(Entries from a spatial reasoning dataset)
_ _ _ _

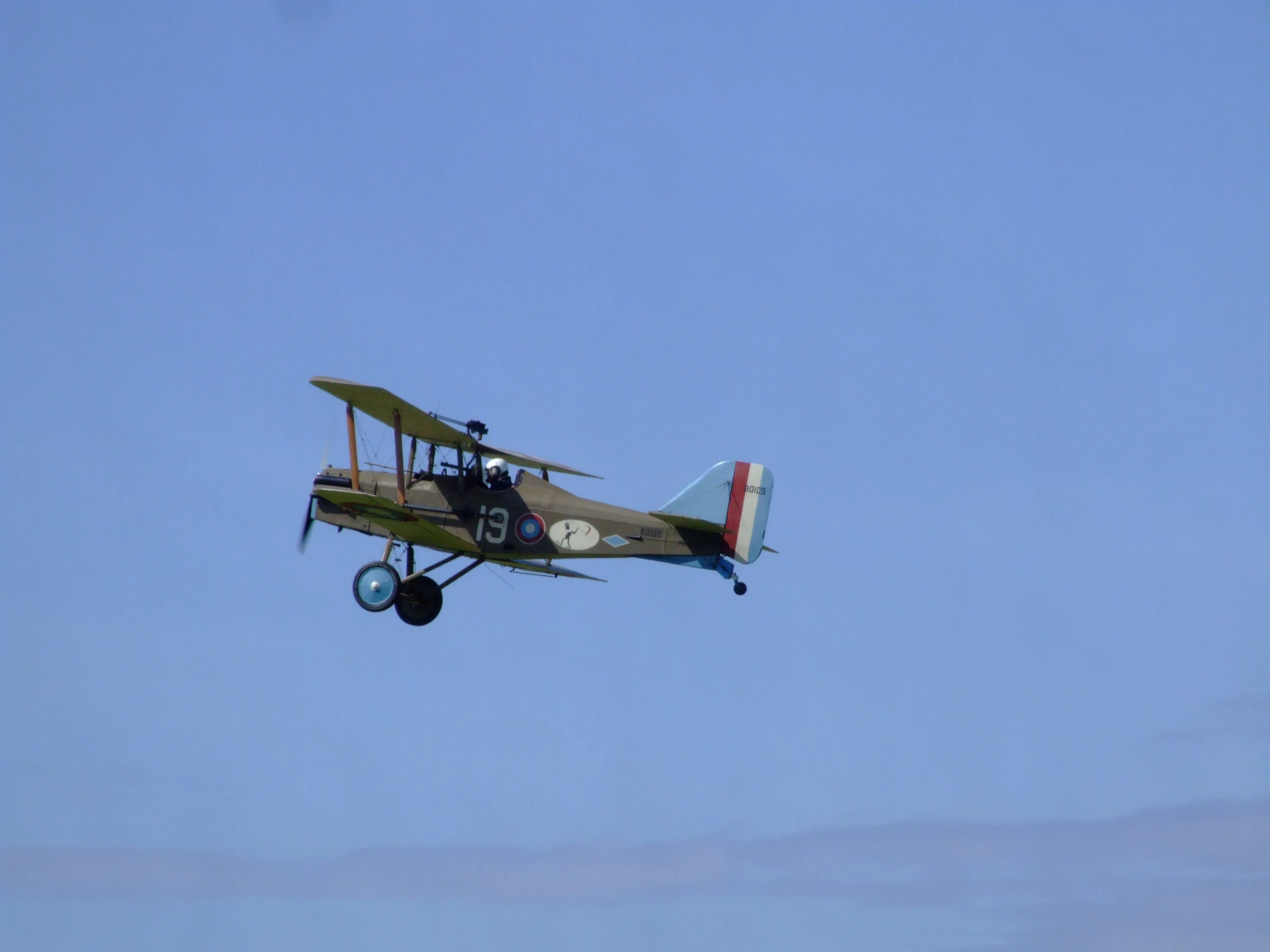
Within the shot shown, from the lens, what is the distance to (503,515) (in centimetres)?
4550

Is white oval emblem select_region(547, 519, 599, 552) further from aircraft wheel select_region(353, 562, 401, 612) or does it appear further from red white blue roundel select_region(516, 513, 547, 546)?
aircraft wheel select_region(353, 562, 401, 612)

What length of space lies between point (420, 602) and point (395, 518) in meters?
2.17

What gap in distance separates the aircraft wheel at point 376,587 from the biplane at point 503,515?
0.01 metres

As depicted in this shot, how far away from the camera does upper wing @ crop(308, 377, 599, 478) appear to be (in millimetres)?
44688

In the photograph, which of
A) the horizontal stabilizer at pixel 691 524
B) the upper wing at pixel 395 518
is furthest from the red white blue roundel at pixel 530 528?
the horizontal stabilizer at pixel 691 524

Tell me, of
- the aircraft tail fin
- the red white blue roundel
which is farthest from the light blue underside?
the red white blue roundel

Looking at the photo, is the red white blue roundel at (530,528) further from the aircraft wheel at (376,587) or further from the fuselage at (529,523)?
the aircraft wheel at (376,587)

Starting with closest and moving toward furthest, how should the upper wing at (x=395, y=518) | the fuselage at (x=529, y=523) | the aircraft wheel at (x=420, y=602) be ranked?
1. the upper wing at (x=395, y=518)
2. the fuselage at (x=529, y=523)
3. the aircraft wheel at (x=420, y=602)

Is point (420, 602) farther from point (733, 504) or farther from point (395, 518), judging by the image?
point (733, 504)

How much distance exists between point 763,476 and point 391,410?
21.2 ft

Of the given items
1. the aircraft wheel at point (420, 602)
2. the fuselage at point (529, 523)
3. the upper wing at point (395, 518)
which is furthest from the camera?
the aircraft wheel at point (420, 602)

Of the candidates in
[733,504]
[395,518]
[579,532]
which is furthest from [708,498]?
[395,518]

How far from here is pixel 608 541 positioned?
45.4 meters

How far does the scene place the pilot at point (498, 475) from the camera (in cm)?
4541
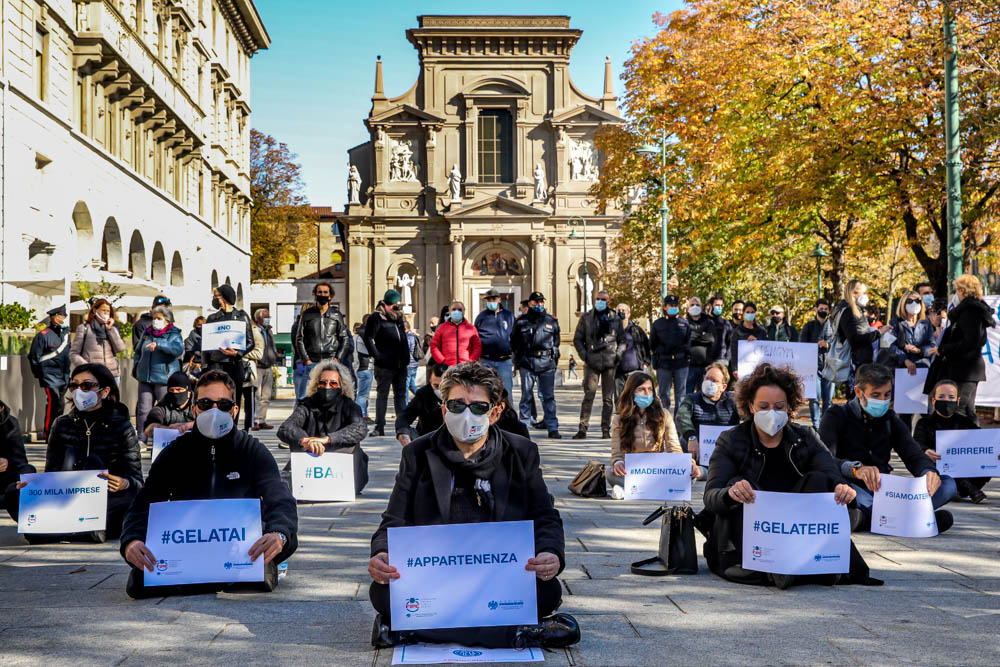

_ _ _ _

Carry over the entries from the line containing "Of the candidates in" through the end of the entries, both ends included, adding -117 to every coordinate and distance in the answers. Leave the pictures out.

Of the candidates in
[733,504]
[395,518]
[579,532]
which is furthest from [708,498]?
[278,401]

How far from here is pixel 608 541 positioned?
-71.6 meters

How far does the scene place the pilot at point (498, 475) from the camera (in cm)?
4424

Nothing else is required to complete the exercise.